Where I’m cooking from now

Thousands of meals for our large family, at least a hundred large (40+) dinner parties, many hundred smaller ones with the inner circle, all cooked from this well worn kitchen. After buying our house in 1989 we immediately had the original (1945 circa) avocado green kitchen (linoleum, appliances, trim!) torn out, removed a coat closet from the foyer that forced entry into the kitchen through a two foot opening, and had a new white kitchen installed.  The end product is the result of a few “back of the envelope meetings” with a designer/installer from my hometown Sparta.  (For our new kitchen I envision a much more comprehensive process.)

We got lucky, it is a well organized work space. A small center island with a down draft Jenair stove, corner sink flanked by five feet of white Corian (this was before granite) topped cabinets.  There’s a 36-inch SubZero with a dishwasher and trash compactor – by today’s kitchen standards, a dated, old fashioned space.  And yet, countless meals for our family and friends have been produced.  Many like this one have been made hundreds and hundreds of times.

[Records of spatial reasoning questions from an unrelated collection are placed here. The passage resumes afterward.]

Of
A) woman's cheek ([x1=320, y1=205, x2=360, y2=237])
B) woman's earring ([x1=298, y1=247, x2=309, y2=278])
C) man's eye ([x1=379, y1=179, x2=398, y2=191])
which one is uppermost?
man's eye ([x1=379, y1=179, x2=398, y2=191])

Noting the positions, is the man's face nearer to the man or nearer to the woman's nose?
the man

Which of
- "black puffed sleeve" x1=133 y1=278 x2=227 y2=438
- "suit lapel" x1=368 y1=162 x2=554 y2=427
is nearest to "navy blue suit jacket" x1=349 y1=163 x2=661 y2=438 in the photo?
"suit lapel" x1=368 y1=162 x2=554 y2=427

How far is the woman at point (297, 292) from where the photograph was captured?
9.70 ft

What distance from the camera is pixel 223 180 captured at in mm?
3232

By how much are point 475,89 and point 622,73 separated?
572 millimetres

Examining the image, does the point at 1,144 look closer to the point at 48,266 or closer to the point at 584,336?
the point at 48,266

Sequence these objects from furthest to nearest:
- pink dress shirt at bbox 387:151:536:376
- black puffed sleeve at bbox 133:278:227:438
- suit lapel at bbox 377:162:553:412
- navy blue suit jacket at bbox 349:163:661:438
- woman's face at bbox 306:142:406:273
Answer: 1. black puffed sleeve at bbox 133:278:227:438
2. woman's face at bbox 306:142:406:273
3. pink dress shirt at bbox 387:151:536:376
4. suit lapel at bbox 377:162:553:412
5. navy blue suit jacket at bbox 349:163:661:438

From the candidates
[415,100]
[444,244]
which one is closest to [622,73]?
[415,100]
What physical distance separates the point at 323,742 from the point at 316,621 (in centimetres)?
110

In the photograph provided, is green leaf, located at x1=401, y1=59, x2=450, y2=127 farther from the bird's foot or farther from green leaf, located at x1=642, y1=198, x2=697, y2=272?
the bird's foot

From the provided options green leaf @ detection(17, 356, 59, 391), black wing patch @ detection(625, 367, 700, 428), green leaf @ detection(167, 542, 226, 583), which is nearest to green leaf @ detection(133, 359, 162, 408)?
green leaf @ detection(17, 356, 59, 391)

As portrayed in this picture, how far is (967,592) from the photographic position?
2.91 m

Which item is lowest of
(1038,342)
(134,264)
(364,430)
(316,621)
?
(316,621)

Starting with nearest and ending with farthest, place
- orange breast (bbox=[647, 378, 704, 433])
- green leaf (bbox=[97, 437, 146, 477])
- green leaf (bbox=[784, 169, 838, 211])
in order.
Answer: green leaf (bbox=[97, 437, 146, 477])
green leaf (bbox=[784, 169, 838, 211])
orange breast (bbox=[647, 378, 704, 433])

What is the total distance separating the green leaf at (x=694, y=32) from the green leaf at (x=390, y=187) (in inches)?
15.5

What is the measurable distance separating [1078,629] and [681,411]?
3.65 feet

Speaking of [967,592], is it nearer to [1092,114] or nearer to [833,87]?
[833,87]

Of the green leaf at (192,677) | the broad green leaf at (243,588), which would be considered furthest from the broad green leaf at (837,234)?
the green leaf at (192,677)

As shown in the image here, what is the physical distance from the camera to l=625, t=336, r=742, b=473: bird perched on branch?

Pasta with Peas, Gruyere and Ham

  • 4 oz Ham
  • 2 oz grated Gruyere
  • 8 – 12 oz Peas
  • I onion
  • Garlic
  • Chicken stock
  • 1 lb Pasta

Finely chop the ham.  (We freeze 4 oz chunks from the remainders of our large hams. I chop the frozen chunks of ham in the Cuisinart).  Place in a heavy fry pan with a bit of olive oil on low/medium heat, and brown ham bits till crispy.  Stir often.  Takes about 15-20 minutes.

Plates2

Meanwhile, melt a  tablespoon or so of butter and an equal amount of olive oil in a large sauté pan. Add chopped onion and garlic,  when translucent, add 2-4 cups chicken stock (depends how much sauce you prefer), bring to a boil and add frozen, rinsed petite peas (at least 8 oz, I usually add the whole bag).  Turn off the heat and set aside until pasta is ready.

Cook pasta in well salted water.  When al dente, retain a tea cup of the cooking water, drain pasta and immediately add pasta to the stock, peas, onion mixture.  Stir in ham and over a low heat for a minute, stir in the grated gruyere along with some of the retained cooking water.  Freshly ground pepper (if young children not consuming).

When all five of our children are home, I need to double this family favorite.  Recently, I brought this to our dear neighbors as they welcomed their new baby.  Years ago, delivering a meal to another family involved much thinking about what to cook.  Now, I just bring these simple meals.